A little while ago, I gave a talk about the promises and challenges of high performance computing for biodiversity sciences. Because I wanted to go beyond “having more cores means we can run more model replicates”, I started by discussing the availability of data on Canadian’s biodiversity, and how we can do data-driven research. Long story short, unless we like birds, we can’t.

UNTITLED IMAGEAs of May 2017, there were about 32 millions unique, high quality, georeferenced observations of Canada’s biodiversity in GBIF. Assuming we are interested in field observations, removing the museum specimens reduces the number of observations to about 24 millions. We are already well below the big data threshold (and into the amount of data for simulation-driven ecology). But, as I mentioned, a lot of data come from citizens, and a lot of citizens are birders, and a lot of birders use eBird. So what happens if we remove these data?

Brace yourselves.

There are barely 250 thousand observations left. Of which about 100 thousand are more recent than 2010 and have no known georeferencing issues.

This is really bad.

I am not going to spoil the entire story, since a lab member is working on a paper looking at these trends in great detail, but the take home message is, this is really really bad. There are entire taxa for which we have no historical hindsight about what happened, and we do not have enough data to even describe what it happening. The issue is not even that our models to forecast or predict ranges are imperfect – it is that they risk being irrelevant unless we do something about reporting of  species occurrence data.

So what do we do?

First, citizen science will not save us, unless citizen science somehow magically scales up to unexplored areas, and broadens to include all taxa and not just birds. Unless this happens, pretending that this will help advance biodiversity science is a feel good story.

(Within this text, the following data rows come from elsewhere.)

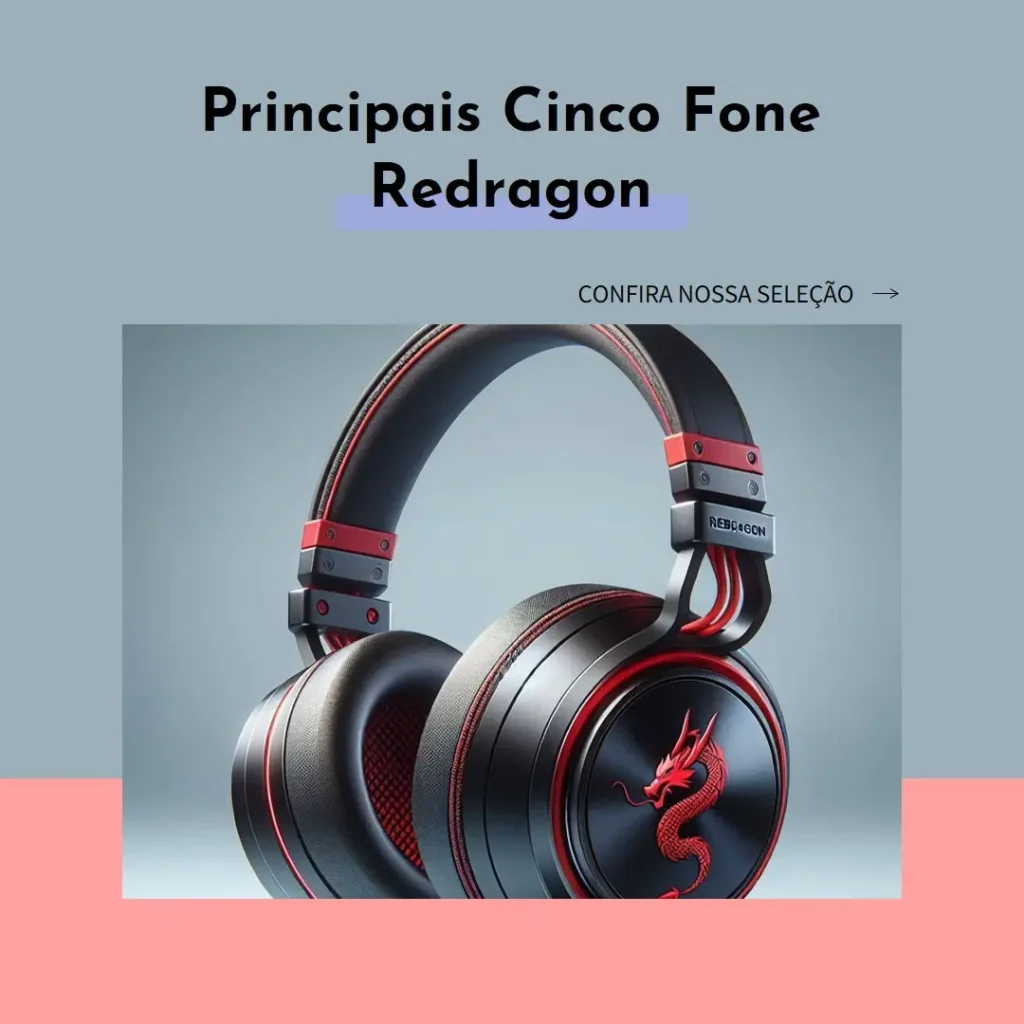 Principais Cinco fone Redragon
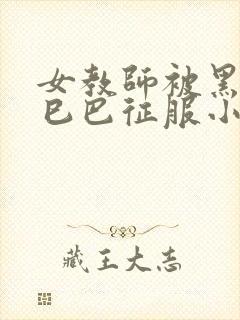 女教师被黑人大巳巴征服小说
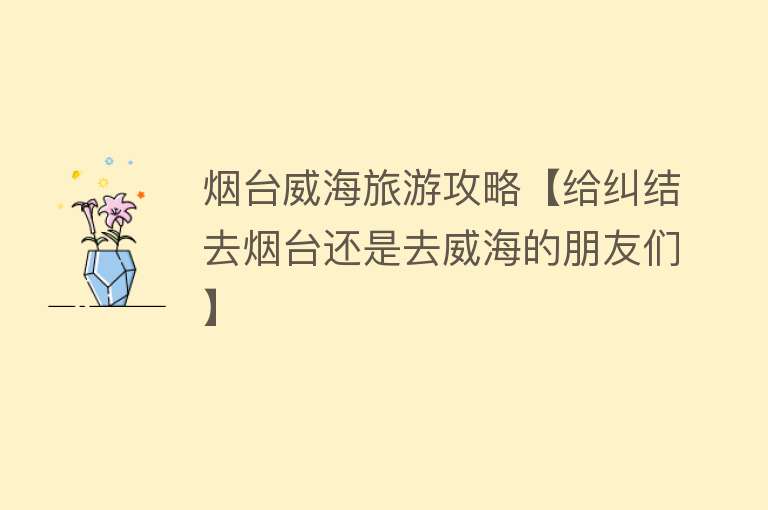 烟台威海旅游攻略【给纠结去烟台还是去威海的朋友们】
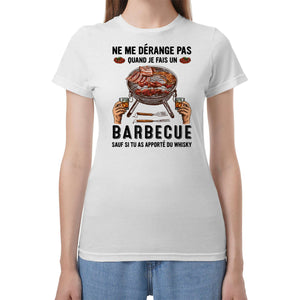 T-shirt humoristique barbecue – Ne me dérange pas, sauf si tu as apporté du whisky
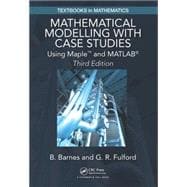 Mathematical Modelling with Case Studies: Using Maple and MATLAB, Third Edition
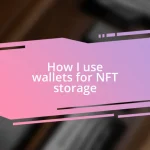 How I use wallets for NFT storage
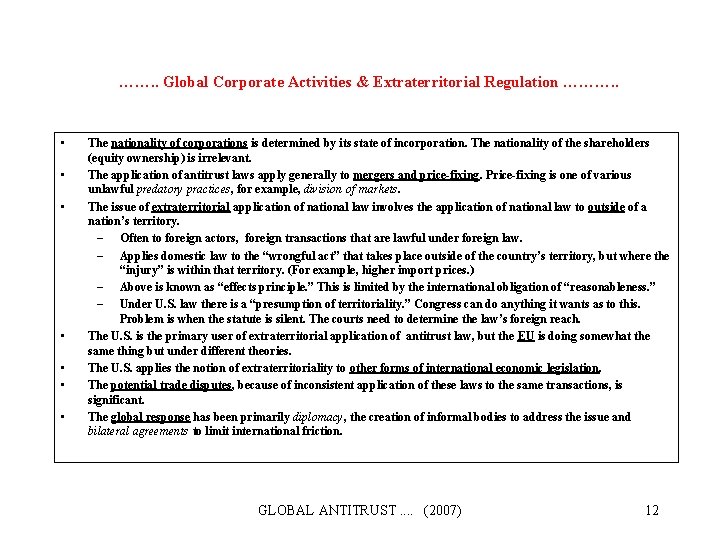……. . Global Corporate Activities & Extraterritorial Regulation ………. . • • The nationality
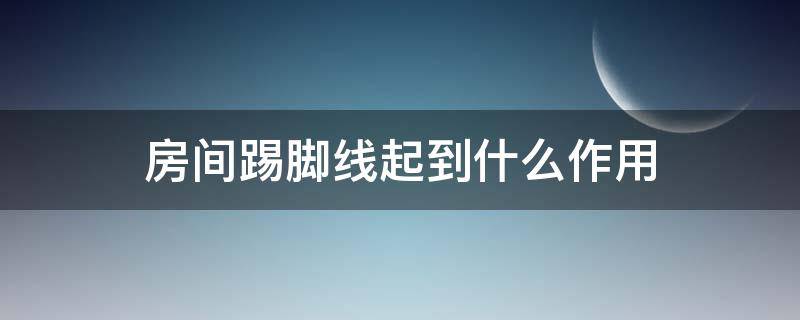 房间踢脚线起到什么作用 房间一定要做踢脚线吗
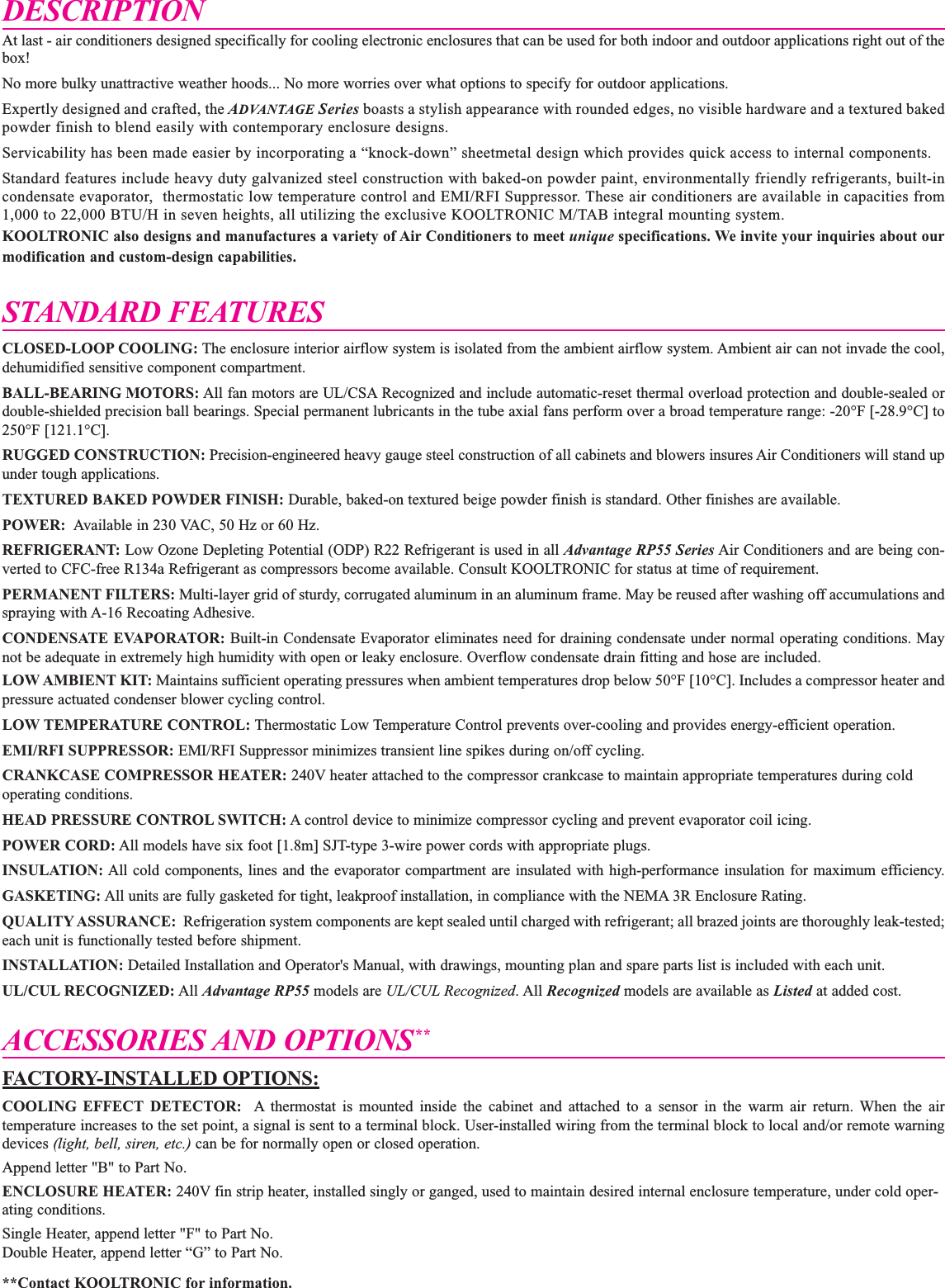 DESCRIPTIONAt last - air conditioners designed specifically for cooling electronic enclosures that can be used for both indoor and outdoor applications right out of thebox!No more bulky unattractive weather hoods... No more worries over what options to specify for outdoor applications.Expertly designed and crafted, the ADVANTAGE Series boasts a stylish appearance with rounded edges, no visible hardware and a textured bakedpowder finish to blend easily with contemporary enclosure designs.Servicability has been made easier by incorporating a &ldquo;knock-down&rdquo; sheetmetal design which provides quick access to internal components.Standard features include heavy duty galvanized steel construction with baked-on powder paint, environmentally friendly refrigerants, built-incondensate evaporator,  thermostatic low temperature control and EMI/RFI Suppressor. These air conditioners are available in capacities from1,000 to 22,000 BTU/H in seven heights, all utilizing the exclusive KOOLTRONIC M/TAB integral mounting system.KOOLTRONIC also designs and manufactures a variety of Air Conditioners to meet unique specifications. We invite your inquiries about ourmodification and custom-design capabilities.STANDARD FEATURESCLOSED-LOOP COOLING: The enclosure interior airflow system is isolated from the ambient airflow system. Ambient air can not invade the cool,dehumidified sensitive component compartment. BALL-BEARING MOTORS: All fan motors are UL/CSA Recognized and include automatic-reset thermal overload protection and double-sealed ordouble-shielded precision ball bearings. Special permanent lubricants in the tube axial fans perform over a broad temperature range: -20&deg;F [-28.9&deg;C] to250&deg;F [121.1&deg;C].RUGGED CONSTRUCTION: Precision-engineered heavy gauge steel construction of all cabinets and blowers insures Air Conditioners will stand upunder tough applications.TEXTURED BAKED POWDER FINISH: Durable, baked-on textured beige powder finish is standard. Other finishes are available.POWER: Available in 230 VAC, 50 Hz or 60 Hz. REFRIGERANT: Low Ozone Depleting Potential (ODP) R22 Refrigerant is used in all Advantage RP55 Series Air Conditioners and are being con-verted to CFC-free R134a Refrigerant as compressors become available. Consult KOOLTRONIC for status at time of requirement. PERMANENT FILTERS: Multi-layer grid of sturdy, corrugated aluminum in an aluminum frame. May be reused after washing off accumulations andspraying with A-16 Recoating Adhesive.CONDENSATE EVAPORATOR: Built-in Condensate Evaporator eliminates need for draining condensate under normal operating conditions. Maynot be adequate in extremely high humidity with open or leaky enclosure. Overflow condensate drain fitting and hose are included.LOW AMBIENT KIT: Maintains sufficient operating pressures when ambient temperatures drop below 50&deg;F [10&deg;C]. Includes a compressor heater andpressure actuated condenser blower cycling control.LOW TEMPERATURE CONTROL: Thermostatic Low Temperature Control prevents over-cooling and provides energy-efficient operation. EMI/RFI SUPPRESSOR: EMI/RFI Suppressor minimizes transient line spikes during on/off cycling.CRANKCASE COMPRESSOR HEATER: 240V heater attached to the compressor crankcase to maintain appropriate temperatures during coldoperating conditions.HEAD PRESSURE CONTROL SWITCH: A control device to minimize compressor cycling and prevent evaporator coil icing.POWER CORD: All models have six foot [1.8m] SJT-type 3-wire power cords with appropriate plugs.INSULATION: All cold components, lines and the evaporator compartment are insulated with high-performance insulation for maximum efficiency.GASKETING: All units are fully gasketed for tight, leakproof installation, in compliance with the NEMA 3R Enclosure Rating.QUALITY ASSURANCE: Refrigeration system components are kept sealed until charged with refrigerant; all brazed joints are thoroughly leak-tested;each unit is functionally tested before shipment. INSTALLATION: Detailed Installation and Operator's Manual, with drawings, mounting plan and spare parts list is included with each unit.UL/CUL RECOGNIZED: All Advantage RP55 models are UL/CUL Recognized. All Recognized models are available as Listed at added cost.ACCESSORIES AND OPTIONS**FACTORY-INSTALLED OPTIONS:COOLING EFFECT DETECTOR: A thermostat is mounted inside the cabinet and attached to a sensor in the warm air return. When the airtemperature increases to the set point, a signal is sent to a terminal block. User-installed wiring from the terminal block to local and/or remote warningdevices (light, bell, siren, etc.) can be for normally open or closed operation.Append letter "B" to Part No.ENCLOSURE HEATER: 240V fin strip heater, installed singly or ganged, used to maintain desired internal enclosure temperature, under cold oper-ating conditions.Single Heater, append letter "F" to Part No.Double Heater, append letter &ldquo;G&rdquo; to Part No.**Contact KOOLTRONIC for information. 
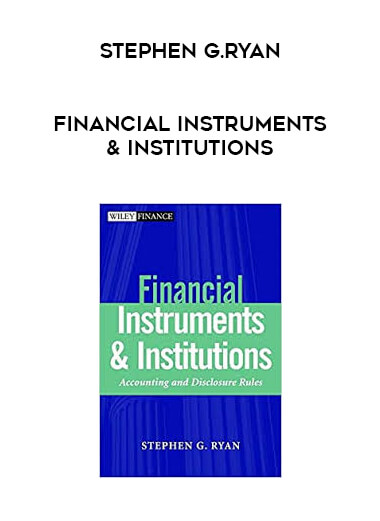 Stephen G.Ryan - Financial Instruments & Institutions digital download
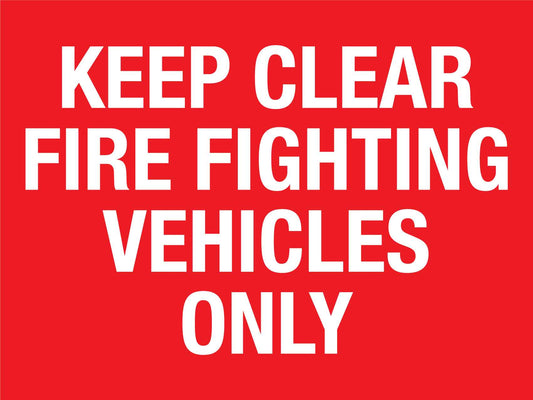 Keep Clear Fire Fighting Vehicles Only Sign - New Signs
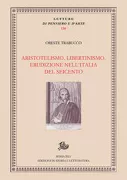 Copertina libro <b>Aristotelismo, libertinismo, erudizione nell'Italia del Seicento</b>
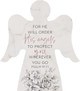 Tabletop Angel-For He Will Order His Angels... (Psalm 91:11) (5.25"w x 6"H)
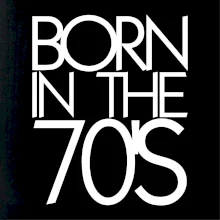 Born In The 70's Born In The 70's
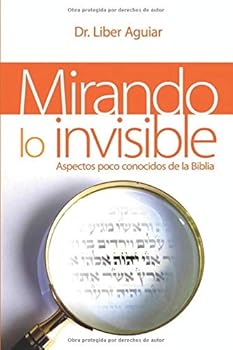Paperback Mirando lo Invisible: Aspectos poco conocidos de la Biblia (Spanish Edition) [Spanish] Book
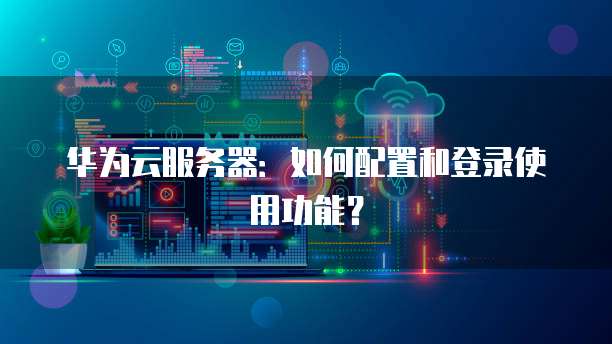 华为云服务器:如何配置和登录使用功能?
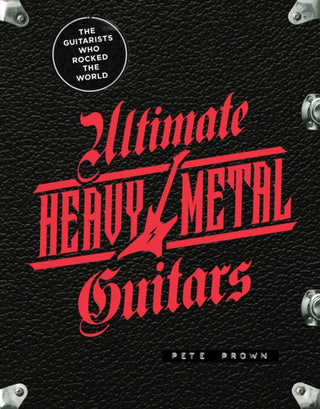 Cover image for 9780760377758 - Ultimate Heavy Metal Guitars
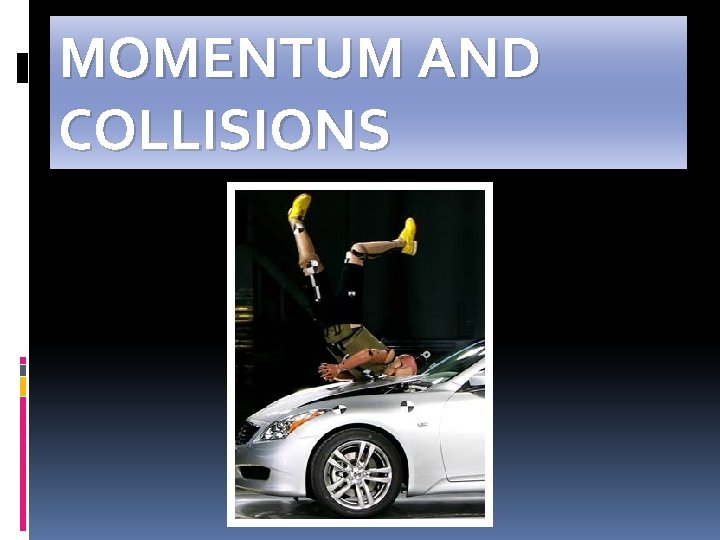 MOMENTUM AND COLLISIONS 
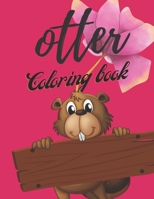 Otter Coloring Book (Ar T) Best and best book for a special time for your child: Otter Coloring Book (Ar T) Best and best book for a special time for your child | pages :30 | 8,5 x 11 B093B7T6W1 Book Cover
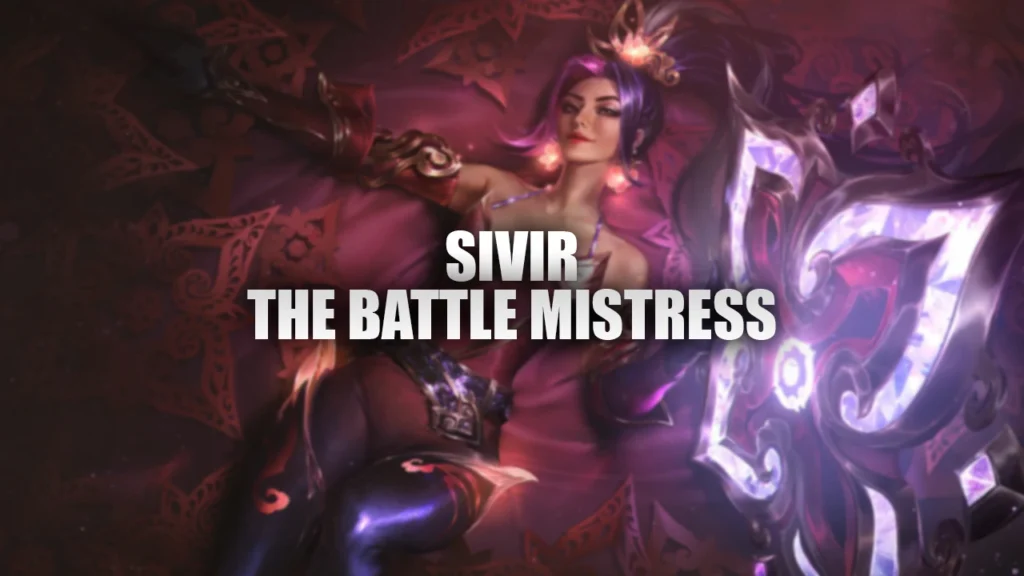 sivir the battle mistress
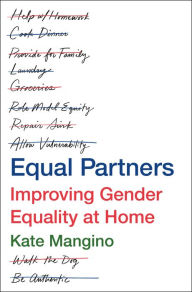 Title: Equal Partners: Improving Gender Equality at Home, Author: Kate Mangino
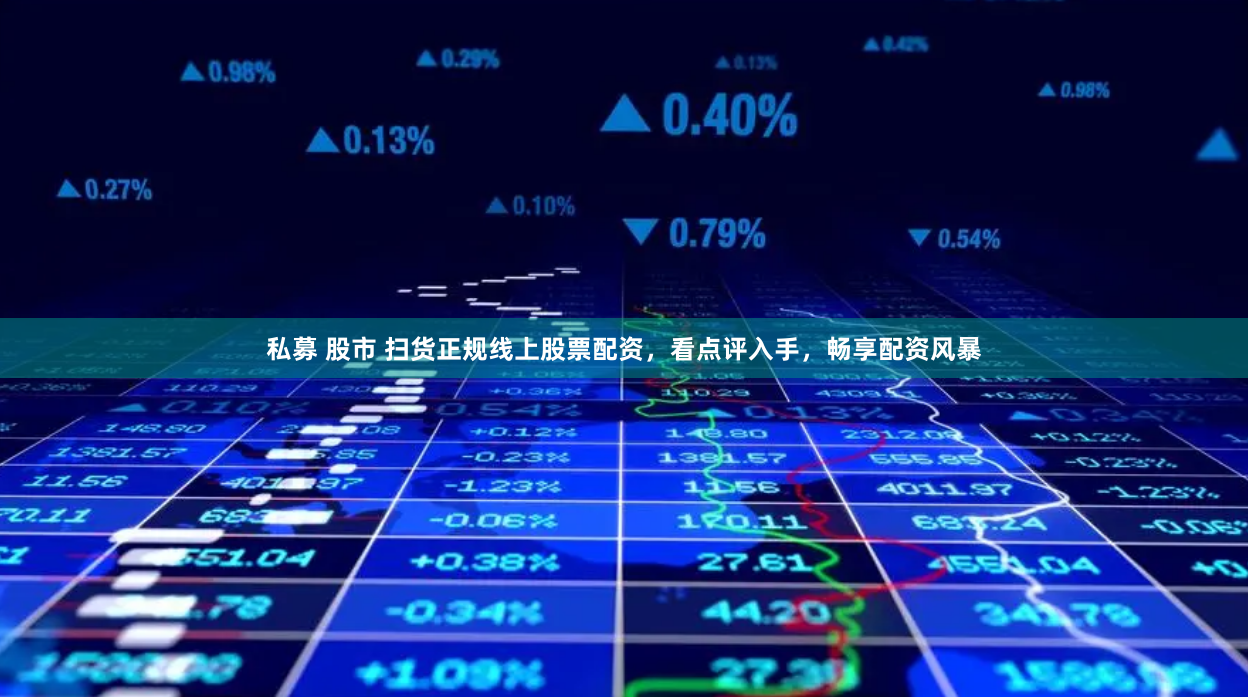 私募 股市 扫货正规线上股票配资，看点评入手，畅享配资风暴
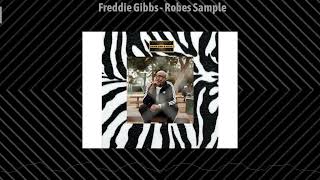 Freddie Gibbs  Robes Sample [upl. by Zollie748]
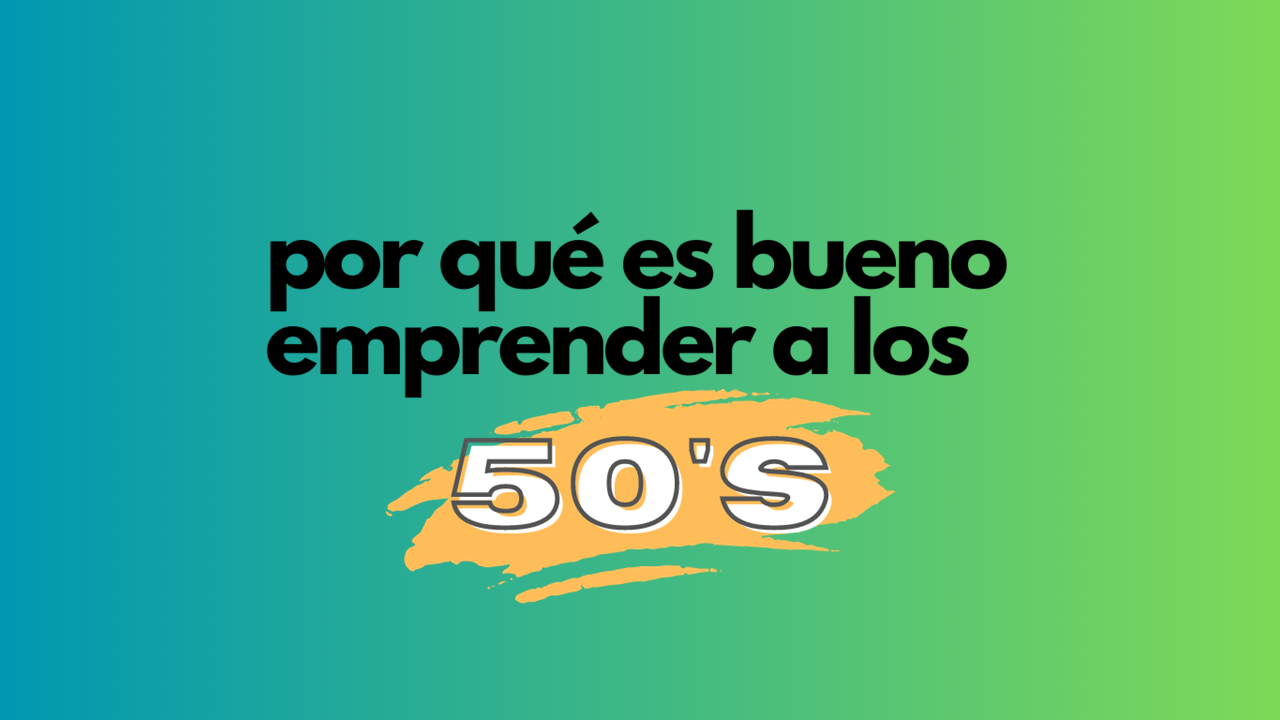 Por qué es bueno emprender a los 50´s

Second, we (researchers) need to realize that in the overwhelming majority of situations, species occurrences are metadata. Making this information available will not allow anyone to scoop you, and it might even help other scientists work. This is a clear-cut case of data sharing being commensalism.

Another interesting consequence is that, for the overwhelming majority of species, every observation counts. Observing another Northern Cardinal (close to 5 million occurrences in GBIF) is going to have virtually no impact on the predictions on its range. Observing an American Marten (under 9000 occurrences in GBIF) is likely to change the predictions. Maybe we should keep this in mind whenever we sell citizen science as a way to generate data on biodiversity: it is clear that it does generate an enormous amount of data; but if it’s just birds, do these data matter?